> _CONSIGNE 1_:
Relevez les pays que le billet sur la Convention d'Ottawa présente comme comptant bien plus de mines antipersonnel que l'Azerbaïdjan.
> _CONSIGNE 2_:
Reprenez le billet sur la Convention d'Ottawa à la suite de sa dernière phrase.

> _TEXTE RETENU_:
Billet du lundi 27 février 2023 rédigé par Eric Lerouge ancien haut fonctionnaire.

Le 3 décembre dernier a été célébré le 25ème anniversaire de la « Convention d’Ottawa ». De son nom complet, la Convention sur l’Interdiction de l’emploi, du stockage, de la production et du transfert des mines antipersonnel et sur leur destruction peut aujourd’hui se targuer de réunir 164 Etats signataires, ce qui en soi est un beau succès. Petit bémol cependant : parmi les 32 non-signataires on compte rien moins que les Etats-Unis, la Russie, la Chine, les deux Corée, l’Inde, le Pakistan, l’Egypte, Israël, l’Iran ou encore l’Arménie et l’Azerbaïdjan. Dans ce dernier pays, qu’un conflit oppose depuis quelques décennies à son voisin arménien, on compte environ un million de mines antipersonnel. Mais les chiffres sont beaucoup plus élevés dans des pays qui, comme l’Angola, le Mozambique, le Cambodge ou l’Afghanistan, ont connu de longues années de guerres civiles ou de combats pour l’indépendance.

Comme pour s’excuser, certains pays non-signataires comme la Chine affirment que, même s’ils ne peuvent pas signer la Convention pour telle ou telle raison (en général, ils tirent prétexte du fait que leurs voisins n’ont pas signé), ils en respectent quand même plus ou moins les règles. La Chine, d’ailleurs, s’est engagée dans des entreprises de déminage, notamment en Ethiopie, comme si elle était signataire de la Convention. Jusqu’à récemment les Etats-Unis tenaient le même langage mais le 31 janvier 2020, le Président Trump a annulé la politique de l’administration précédente interdisant aux forces militaires américaines d’employer des mines antipersonnel en dehors de la péninsule coréenne. Il est vrai que le 22 juin 2022, le Président Biden est revenu sur cette décision et on peut considérer que les Etats-Unis sont actuellement alignés sur les positions de la Convention d’Ottawa. Alors, pourquoi ne la rejoignent-ils pas ?

            Même si on le regrette, on ne peut certes pas reprocher à des pays non-signataires de ne pas respecter les engagements qu’ils n’ont pas pris. Tel n’est pas le cas des Etats parties à la Convention. A cet égard, deux pays s’illustrent dans le non-respect des règles, l’Erythrée et l’Ukraine.

            L’Erythrée ne répond plus. Sans entrer dans les détails de procédure, disons simplement que les pays encore affectés par les mines doivent régulièrement faire rapport de leurs efforts pour se débarrasser de ce fléau et, si les délais envisagés ne sont pas respectés, faire une demande de prolongation qui est généralement considérée avec bienveillance. C’est d’ailleurs l’occasion, pour les pays qui le peuvent, de proposer leur aide. Or, non seulement l’Erythrée n’a pas respecté le calendrier convenu, mais elle ne répond plus aux multiples demandes d’explication des autres Etats parties. Pour ceux-ci, la question est de savoir si l’on doit soumettre le problème aux Nations-Unies, ce qui pourrait entraîner des sanctions, mais ce n’est vraiment pas le but initialement recherché par la Convention.

> _LIGNES DE DONNÉES_:
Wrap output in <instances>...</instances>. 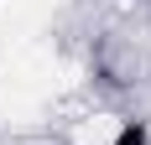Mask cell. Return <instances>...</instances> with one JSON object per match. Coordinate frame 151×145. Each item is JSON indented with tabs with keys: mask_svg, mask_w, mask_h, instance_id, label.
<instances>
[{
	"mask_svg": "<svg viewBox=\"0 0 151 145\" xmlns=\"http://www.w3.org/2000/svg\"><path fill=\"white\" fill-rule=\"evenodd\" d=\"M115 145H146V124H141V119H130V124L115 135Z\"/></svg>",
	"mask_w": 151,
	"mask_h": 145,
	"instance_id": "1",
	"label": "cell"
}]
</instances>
* * *
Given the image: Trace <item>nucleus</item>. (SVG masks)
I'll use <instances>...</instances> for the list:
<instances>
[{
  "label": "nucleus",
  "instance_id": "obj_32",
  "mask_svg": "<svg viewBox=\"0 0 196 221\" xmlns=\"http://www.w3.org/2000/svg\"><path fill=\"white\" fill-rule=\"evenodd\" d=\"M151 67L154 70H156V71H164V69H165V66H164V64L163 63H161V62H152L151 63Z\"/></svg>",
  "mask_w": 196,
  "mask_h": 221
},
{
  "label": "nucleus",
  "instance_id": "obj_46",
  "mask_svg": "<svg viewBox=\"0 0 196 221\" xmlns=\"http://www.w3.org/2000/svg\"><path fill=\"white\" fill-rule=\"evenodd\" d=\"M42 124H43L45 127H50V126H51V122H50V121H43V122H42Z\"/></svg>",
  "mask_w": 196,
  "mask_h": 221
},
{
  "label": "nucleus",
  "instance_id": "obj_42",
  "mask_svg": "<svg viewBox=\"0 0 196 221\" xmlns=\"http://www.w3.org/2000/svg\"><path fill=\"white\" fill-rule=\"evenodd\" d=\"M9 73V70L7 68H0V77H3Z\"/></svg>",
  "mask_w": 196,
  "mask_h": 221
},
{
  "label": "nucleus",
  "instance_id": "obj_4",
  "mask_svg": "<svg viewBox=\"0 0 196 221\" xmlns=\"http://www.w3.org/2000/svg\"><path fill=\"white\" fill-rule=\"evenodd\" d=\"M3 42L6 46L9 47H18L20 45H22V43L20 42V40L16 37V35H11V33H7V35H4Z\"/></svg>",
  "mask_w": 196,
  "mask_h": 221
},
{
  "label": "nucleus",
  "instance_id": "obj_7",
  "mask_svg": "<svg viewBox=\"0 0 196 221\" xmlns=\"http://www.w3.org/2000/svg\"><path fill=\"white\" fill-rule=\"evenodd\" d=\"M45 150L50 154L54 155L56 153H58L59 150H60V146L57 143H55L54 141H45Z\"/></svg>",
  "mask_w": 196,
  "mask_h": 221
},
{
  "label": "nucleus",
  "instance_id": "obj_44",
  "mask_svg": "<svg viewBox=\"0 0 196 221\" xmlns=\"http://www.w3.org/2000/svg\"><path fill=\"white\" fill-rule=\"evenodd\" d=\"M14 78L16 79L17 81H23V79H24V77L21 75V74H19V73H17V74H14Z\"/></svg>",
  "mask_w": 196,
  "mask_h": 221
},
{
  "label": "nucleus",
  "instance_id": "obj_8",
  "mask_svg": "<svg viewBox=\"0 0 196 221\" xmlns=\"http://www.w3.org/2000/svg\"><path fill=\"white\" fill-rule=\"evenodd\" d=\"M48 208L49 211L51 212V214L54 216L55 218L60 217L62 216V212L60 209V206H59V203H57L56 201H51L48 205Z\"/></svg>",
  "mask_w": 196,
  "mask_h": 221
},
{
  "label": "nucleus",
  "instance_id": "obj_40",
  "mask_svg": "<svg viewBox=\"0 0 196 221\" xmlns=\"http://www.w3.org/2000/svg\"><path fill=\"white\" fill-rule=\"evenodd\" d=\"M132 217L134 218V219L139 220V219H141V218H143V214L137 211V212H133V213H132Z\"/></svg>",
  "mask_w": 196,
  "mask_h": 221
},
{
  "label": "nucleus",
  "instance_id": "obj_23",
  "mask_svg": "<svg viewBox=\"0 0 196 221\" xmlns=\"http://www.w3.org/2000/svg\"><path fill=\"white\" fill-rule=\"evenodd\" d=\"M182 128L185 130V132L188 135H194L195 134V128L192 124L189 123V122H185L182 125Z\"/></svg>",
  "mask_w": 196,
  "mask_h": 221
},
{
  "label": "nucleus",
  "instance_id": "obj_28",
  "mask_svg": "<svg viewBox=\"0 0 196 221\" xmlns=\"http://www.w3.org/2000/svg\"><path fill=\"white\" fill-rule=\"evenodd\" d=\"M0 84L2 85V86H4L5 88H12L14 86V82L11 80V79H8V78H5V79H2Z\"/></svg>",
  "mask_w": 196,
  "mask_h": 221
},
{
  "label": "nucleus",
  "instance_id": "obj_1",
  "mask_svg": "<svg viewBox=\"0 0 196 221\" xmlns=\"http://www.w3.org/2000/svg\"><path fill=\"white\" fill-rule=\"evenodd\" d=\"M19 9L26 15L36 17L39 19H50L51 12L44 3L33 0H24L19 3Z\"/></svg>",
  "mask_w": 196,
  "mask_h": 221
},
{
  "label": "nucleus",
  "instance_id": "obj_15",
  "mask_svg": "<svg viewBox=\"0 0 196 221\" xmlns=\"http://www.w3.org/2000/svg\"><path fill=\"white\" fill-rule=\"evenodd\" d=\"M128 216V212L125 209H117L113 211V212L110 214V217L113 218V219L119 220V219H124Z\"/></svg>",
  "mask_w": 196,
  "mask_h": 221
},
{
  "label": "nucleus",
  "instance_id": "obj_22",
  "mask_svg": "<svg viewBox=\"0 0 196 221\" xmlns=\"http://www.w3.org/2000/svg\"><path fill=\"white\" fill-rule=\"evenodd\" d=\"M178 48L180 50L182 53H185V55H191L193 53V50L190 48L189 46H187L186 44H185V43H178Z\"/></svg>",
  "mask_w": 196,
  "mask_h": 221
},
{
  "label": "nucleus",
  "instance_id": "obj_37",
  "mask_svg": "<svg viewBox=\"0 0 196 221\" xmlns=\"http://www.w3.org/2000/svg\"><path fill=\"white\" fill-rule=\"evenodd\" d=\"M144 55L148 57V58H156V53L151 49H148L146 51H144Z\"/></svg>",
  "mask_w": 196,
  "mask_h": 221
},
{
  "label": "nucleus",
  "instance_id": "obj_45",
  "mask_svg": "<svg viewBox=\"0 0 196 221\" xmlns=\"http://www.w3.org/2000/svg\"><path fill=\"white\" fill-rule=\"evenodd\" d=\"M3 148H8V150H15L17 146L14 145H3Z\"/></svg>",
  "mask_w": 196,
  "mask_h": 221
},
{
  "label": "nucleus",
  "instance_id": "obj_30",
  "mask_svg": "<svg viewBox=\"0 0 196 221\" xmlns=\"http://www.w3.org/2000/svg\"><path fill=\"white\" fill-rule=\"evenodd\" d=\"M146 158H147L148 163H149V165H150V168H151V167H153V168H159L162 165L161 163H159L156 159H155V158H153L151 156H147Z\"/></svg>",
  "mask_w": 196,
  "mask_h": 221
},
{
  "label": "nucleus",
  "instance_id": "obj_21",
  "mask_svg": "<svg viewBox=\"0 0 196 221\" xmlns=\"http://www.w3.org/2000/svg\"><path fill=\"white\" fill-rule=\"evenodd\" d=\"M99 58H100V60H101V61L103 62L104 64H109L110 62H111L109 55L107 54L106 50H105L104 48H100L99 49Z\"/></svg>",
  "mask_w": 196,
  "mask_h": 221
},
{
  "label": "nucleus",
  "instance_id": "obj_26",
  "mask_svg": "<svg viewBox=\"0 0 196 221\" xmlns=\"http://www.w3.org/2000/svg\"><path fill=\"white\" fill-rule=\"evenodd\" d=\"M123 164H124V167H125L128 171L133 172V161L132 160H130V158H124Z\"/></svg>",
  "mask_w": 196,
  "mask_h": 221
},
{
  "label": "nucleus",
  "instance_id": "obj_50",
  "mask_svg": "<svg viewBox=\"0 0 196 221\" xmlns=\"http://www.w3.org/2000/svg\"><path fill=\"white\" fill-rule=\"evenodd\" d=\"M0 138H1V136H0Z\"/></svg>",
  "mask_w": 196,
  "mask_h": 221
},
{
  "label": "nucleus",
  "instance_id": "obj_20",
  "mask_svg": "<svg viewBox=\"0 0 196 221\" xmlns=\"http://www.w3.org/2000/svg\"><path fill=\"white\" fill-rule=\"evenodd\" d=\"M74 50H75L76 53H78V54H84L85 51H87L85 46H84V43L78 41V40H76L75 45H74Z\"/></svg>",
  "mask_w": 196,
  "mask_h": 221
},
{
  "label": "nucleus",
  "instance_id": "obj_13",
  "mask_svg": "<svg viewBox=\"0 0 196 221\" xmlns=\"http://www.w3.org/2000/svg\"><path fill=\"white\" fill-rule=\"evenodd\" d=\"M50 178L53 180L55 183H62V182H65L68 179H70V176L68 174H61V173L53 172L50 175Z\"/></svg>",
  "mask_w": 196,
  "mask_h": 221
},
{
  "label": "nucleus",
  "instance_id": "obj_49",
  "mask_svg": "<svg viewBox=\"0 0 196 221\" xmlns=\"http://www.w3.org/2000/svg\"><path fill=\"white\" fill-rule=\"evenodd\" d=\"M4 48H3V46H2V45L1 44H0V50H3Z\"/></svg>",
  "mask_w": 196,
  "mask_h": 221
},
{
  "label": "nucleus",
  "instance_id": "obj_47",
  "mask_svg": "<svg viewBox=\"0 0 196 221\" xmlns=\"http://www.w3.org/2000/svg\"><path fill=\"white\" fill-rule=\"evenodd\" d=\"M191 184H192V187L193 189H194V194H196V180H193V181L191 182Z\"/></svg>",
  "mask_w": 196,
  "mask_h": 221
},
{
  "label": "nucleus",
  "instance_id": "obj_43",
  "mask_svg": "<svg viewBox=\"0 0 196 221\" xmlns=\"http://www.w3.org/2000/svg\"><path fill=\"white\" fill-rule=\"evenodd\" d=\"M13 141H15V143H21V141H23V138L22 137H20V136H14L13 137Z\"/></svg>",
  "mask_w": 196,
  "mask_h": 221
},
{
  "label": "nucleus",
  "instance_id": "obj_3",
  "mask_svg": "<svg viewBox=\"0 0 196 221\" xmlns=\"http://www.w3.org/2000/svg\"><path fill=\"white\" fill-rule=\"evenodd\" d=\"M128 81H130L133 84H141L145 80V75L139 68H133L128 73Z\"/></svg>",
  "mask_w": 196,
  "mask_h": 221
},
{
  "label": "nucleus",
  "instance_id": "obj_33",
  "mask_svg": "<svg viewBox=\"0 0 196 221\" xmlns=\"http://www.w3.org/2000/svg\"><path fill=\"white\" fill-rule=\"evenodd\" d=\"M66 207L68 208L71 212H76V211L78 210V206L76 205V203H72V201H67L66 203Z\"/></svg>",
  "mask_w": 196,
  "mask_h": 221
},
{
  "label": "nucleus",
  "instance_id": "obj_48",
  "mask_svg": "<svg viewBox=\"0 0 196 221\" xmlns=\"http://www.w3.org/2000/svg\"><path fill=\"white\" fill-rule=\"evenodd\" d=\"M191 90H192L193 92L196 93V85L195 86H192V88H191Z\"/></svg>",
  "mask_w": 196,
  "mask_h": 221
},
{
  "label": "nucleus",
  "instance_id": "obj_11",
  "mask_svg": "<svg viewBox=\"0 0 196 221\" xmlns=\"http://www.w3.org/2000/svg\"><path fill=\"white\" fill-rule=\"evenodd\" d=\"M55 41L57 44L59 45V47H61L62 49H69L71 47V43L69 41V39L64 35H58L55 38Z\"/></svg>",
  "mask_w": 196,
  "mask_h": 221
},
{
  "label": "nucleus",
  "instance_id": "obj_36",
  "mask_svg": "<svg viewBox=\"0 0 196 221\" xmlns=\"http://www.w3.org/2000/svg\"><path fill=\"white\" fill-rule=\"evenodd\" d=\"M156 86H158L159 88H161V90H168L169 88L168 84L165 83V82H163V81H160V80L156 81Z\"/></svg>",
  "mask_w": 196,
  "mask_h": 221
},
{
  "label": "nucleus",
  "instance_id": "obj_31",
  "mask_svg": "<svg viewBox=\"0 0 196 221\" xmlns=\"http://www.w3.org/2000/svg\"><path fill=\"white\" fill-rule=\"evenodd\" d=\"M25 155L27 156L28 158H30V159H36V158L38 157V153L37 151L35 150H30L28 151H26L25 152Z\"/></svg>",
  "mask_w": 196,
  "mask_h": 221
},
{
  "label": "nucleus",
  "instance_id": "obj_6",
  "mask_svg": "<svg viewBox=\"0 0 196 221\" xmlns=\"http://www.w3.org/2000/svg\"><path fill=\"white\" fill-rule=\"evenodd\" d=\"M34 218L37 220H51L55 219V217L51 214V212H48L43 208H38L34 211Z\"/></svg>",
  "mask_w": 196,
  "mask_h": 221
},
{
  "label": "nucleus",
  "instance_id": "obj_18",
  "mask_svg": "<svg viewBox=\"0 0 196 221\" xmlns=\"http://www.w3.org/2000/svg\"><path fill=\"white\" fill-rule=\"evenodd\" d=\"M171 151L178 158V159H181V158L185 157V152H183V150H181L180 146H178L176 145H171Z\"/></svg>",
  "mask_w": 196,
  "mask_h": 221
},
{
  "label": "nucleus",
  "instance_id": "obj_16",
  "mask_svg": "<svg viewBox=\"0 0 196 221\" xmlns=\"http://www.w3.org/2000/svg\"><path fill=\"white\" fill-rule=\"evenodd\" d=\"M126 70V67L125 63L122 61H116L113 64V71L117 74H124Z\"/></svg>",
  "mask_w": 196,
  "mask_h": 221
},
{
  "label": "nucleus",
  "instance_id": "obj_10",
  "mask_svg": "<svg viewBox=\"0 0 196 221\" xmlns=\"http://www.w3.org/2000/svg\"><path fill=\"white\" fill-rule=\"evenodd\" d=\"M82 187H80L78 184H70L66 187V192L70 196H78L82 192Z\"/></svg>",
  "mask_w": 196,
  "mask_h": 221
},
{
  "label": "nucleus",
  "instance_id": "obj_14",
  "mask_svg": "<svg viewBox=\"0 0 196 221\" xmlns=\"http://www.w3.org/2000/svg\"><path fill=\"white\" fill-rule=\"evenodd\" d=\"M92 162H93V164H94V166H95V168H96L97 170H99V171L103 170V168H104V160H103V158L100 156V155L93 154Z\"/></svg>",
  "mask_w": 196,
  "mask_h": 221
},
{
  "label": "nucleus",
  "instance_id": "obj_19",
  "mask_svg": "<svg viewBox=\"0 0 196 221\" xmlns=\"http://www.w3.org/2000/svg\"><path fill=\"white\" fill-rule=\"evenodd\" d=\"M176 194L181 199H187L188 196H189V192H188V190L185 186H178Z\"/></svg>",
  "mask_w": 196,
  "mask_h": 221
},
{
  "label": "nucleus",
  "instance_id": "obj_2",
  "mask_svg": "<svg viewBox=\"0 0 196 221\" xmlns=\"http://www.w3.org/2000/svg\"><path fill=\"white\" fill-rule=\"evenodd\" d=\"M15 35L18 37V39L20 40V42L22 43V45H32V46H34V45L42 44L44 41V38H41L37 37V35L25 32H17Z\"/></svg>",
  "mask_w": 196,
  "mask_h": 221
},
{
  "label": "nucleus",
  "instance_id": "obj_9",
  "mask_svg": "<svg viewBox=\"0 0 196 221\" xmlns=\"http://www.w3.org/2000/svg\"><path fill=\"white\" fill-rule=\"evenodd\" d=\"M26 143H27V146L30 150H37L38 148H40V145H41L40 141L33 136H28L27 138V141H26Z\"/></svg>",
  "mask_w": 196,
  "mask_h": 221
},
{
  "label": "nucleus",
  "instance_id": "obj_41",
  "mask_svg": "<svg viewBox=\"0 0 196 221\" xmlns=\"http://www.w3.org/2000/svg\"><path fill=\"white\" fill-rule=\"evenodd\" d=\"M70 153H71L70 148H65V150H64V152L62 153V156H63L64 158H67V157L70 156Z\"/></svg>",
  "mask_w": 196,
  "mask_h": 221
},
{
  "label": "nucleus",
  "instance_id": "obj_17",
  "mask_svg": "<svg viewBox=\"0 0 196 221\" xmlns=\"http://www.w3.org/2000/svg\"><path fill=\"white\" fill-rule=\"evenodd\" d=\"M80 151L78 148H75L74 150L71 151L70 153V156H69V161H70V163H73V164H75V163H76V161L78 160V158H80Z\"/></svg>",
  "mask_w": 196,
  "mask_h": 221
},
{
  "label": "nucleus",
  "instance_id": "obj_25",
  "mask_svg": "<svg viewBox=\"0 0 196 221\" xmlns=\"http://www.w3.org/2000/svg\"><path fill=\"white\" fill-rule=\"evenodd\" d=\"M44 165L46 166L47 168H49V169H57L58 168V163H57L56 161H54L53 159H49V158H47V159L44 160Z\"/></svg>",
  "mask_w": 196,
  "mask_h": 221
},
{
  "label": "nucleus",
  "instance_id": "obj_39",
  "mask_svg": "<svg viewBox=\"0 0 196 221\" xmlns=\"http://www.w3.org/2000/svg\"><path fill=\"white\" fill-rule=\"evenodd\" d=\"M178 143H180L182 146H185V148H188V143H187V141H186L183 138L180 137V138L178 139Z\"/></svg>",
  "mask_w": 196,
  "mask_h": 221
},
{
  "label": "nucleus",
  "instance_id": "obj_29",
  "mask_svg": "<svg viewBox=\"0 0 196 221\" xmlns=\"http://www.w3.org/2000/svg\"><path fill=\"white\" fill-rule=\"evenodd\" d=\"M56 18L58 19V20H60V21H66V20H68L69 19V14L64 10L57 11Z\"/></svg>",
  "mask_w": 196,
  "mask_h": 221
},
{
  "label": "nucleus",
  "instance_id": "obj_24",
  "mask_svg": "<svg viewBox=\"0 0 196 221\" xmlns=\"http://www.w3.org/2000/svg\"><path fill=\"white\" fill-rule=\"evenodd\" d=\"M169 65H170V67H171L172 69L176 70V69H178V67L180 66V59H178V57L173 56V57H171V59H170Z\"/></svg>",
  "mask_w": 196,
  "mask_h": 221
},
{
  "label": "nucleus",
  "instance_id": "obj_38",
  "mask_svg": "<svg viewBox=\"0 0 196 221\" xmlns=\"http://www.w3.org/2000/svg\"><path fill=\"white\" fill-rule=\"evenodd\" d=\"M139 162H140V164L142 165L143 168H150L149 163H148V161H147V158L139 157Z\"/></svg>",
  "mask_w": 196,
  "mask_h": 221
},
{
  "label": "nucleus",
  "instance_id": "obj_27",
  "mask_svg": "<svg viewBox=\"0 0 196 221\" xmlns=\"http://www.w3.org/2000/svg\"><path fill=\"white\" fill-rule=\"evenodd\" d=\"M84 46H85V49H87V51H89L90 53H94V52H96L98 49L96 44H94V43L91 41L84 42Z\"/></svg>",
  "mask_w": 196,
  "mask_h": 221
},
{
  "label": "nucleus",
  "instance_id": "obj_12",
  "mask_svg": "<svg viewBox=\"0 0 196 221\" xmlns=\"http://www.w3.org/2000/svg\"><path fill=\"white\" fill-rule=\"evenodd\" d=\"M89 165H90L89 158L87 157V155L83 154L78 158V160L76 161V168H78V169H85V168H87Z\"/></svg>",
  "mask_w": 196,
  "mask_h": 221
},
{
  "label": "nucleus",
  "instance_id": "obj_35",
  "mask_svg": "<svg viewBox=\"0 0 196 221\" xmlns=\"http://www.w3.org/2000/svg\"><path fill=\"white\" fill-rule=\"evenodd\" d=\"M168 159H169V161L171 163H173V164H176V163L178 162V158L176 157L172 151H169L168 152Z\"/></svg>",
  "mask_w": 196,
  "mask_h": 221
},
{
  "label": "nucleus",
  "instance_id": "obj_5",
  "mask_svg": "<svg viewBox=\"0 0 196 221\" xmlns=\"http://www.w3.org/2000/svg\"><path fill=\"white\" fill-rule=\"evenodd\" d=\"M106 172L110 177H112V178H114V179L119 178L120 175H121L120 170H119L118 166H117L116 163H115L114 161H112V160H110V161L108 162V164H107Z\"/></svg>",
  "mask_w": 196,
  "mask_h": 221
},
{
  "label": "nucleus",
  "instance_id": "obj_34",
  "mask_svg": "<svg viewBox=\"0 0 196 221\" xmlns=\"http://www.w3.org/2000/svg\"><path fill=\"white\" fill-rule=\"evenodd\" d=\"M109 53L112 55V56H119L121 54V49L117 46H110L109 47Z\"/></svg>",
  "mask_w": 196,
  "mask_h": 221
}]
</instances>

> _RÉPONSE ATTENDUE 1_:
Angola, Mozambique, Cambodge, Afghanistan

> _RÉPONSE ATTENDUE 2_:
            Le cas de l’Ukraine est évidemment compliqué par la guerre. Ce pays, qui avait déjà éprouvé de grandes difficultés à respecter le calendrier prévu, est aujourd’hui mis en cause par une ONG et fortement soupçonné d’avoir recours aux MAP. Steve Goose, directeur de la division Armes à Human Rights Watch, a écrit : « Les forces ukrainiennes semblent avoir largement dispersé des mines terrestres autour de la zone d’Izioum, faisant des victimes civiles et posant un risque constant. Les forces russes ont utilisé des mines antipersonnel de façon répétée et commis des atrocités à travers le pays, mais cela ne justifie pas l’utilisation par l’Ukraine de ces armes interdites. »

            Les mines dont il s’agit sont des mines PFM, appelées aussi « mines papillon ». Comment se fait-il que l’Ukraine en détienne un grand nombre ? En fait, ces mines avaient été utilisées par l’URSS en Afghanistan. Pour autant qu’on puisse le savoir, lorsque l’URSS se retira d’Afghanistan, elle emporta avec elle quelque 30 millions de ces mines. Elle en entreposa 20 millions en Russie, et en donna 3 millions à la Biélorussie et 6 à l’Ukraine. Cette dernière  aurait détruit plus de 3,4 millions de MAP entre 1999 et 2020, essentiellement des mines PFM. En 2021, l’Ukraine signala au Secrétariat général des Nations Unies que 3,3 millions de mines PFM encore en stock devaient être détruites. Il semblerait donc que, non seulement elles n’ont pas toutes été détruites mais que certaines d’entre elles seraient actuellement utilisées dans le conflit contre la Russie.

            Interrogé par Human Rights Watch le 3 novembre dernier, le gouvernement ukrainien  a accusé réception de la lettre de cette ONG mais n’a pas fourni de réponses directes  aux questions concernant l’utilisation par les forces ukrainiennes de mines PFM pendant le conflit armé en général ou dans et autour d’Izioum pendant l’occupation russe de la zone. Il a indiqué que « l’Ukraine est un membre responsable de la communauté internationale, et elle s’engage pleinement à respecter toutes ses obligations internationales dans le domaine de l’utilisation des mines. Cela inclut la non-utilisation de MAP pendant la guerre ».

            En conclusion, les évènements récents mettent malheureusement en lumière une des faiblesses de la Convention d’Ottawa, qui peut observer, dénoncer, demander des explications mais n’a aucun moyen de coercition.

Comme le disait déjà Vladimir Ilitch Oulianov en 1901 : « Que faire ? »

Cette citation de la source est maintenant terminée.